*Goal*:
Copy the records below word for word, beginning at the line that contains "Looking closely at" and continuing through the final line of the records.
=====
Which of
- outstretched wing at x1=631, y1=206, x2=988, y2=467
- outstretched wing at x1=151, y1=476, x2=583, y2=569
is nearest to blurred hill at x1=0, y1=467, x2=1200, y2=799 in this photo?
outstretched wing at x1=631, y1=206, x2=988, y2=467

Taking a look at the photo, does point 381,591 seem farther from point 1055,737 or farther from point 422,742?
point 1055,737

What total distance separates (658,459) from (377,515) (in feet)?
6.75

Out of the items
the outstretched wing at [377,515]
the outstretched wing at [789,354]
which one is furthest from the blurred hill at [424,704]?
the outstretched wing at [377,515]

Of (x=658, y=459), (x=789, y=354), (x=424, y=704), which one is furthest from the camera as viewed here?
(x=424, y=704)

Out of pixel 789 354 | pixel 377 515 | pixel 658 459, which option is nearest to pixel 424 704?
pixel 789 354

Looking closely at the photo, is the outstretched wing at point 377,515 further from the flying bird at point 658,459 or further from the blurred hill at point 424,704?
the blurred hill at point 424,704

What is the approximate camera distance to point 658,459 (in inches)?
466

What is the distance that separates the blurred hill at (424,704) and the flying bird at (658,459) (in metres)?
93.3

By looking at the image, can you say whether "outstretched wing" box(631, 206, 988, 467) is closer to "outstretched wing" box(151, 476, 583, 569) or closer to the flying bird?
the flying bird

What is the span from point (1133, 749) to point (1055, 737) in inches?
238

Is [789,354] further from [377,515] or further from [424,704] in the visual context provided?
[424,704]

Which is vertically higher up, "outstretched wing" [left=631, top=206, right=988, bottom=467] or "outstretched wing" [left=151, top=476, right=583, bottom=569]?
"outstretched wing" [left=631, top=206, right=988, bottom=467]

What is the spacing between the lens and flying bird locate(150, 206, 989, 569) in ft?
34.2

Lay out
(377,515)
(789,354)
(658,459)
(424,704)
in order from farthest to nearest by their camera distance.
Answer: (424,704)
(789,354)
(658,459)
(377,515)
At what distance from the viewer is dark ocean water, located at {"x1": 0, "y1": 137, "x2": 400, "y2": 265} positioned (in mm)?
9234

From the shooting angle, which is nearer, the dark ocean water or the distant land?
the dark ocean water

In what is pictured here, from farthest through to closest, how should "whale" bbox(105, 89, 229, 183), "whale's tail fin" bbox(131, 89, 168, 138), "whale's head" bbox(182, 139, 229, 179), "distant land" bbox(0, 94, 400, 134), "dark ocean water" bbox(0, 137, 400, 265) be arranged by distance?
=====
*Exercise answer*:
Looking closely at the photo, is the outstretched wing at point 377,515 further from the flying bird at point 658,459 or further from the blurred hill at point 424,704?
the blurred hill at point 424,704

What is the approximate camera distance to point 658,459 (in inches)?
466

What is the distance that separates the blurred hill at (424,704) and the flying bird at (658,459) (in metres)?
93.3

By looking at the image, can you say whether "outstretched wing" box(631, 206, 988, 467) is closer to "outstretched wing" box(151, 476, 583, 569) or closer to the flying bird?
the flying bird

What is the span from point (1133, 749) to point (1055, 737) in inches?
238

Is [789,354] further from [377,515] or further from [424,704] in the visual context provided?
[424,704]

Which is vertically higher up, "outstretched wing" [left=631, top=206, right=988, bottom=467] or "outstretched wing" [left=151, top=476, right=583, bottom=569]?
"outstretched wing" [left=631, top=206, right=988, bottom=467]

What is the spacing between the lens and flying bird locate(150, 206, 989, 569) in ft?
34.2

Lay out
(377,515)
(789,354)
(658,459)
(424,704)
in order from farthest to nearest by their camera distance.
Answer: (424,704)
(789,354)
(658,459)
(377,515)
At what distance from the viewer is dark ocean water, located at {"x1": 0, "y1": 137, "x2": 400, "y2": 265} positioned (in mm)?
9234

From the shooting angle, which is nearer, the dark ocean water or the distant land?
the dark ocean water

In what is pictured here, from farthest through to closest, how should "whale" bbox(105, 89, 229, 183), "whale's tail fin" bbox(131, 89, 168, 138), "whale's head" bbox(182, 139, 229, 179), "distant land" bbox(0, 94, 400, 134), "dark ocean water" bbox(0, 137, 400, 265) be arranged by distance?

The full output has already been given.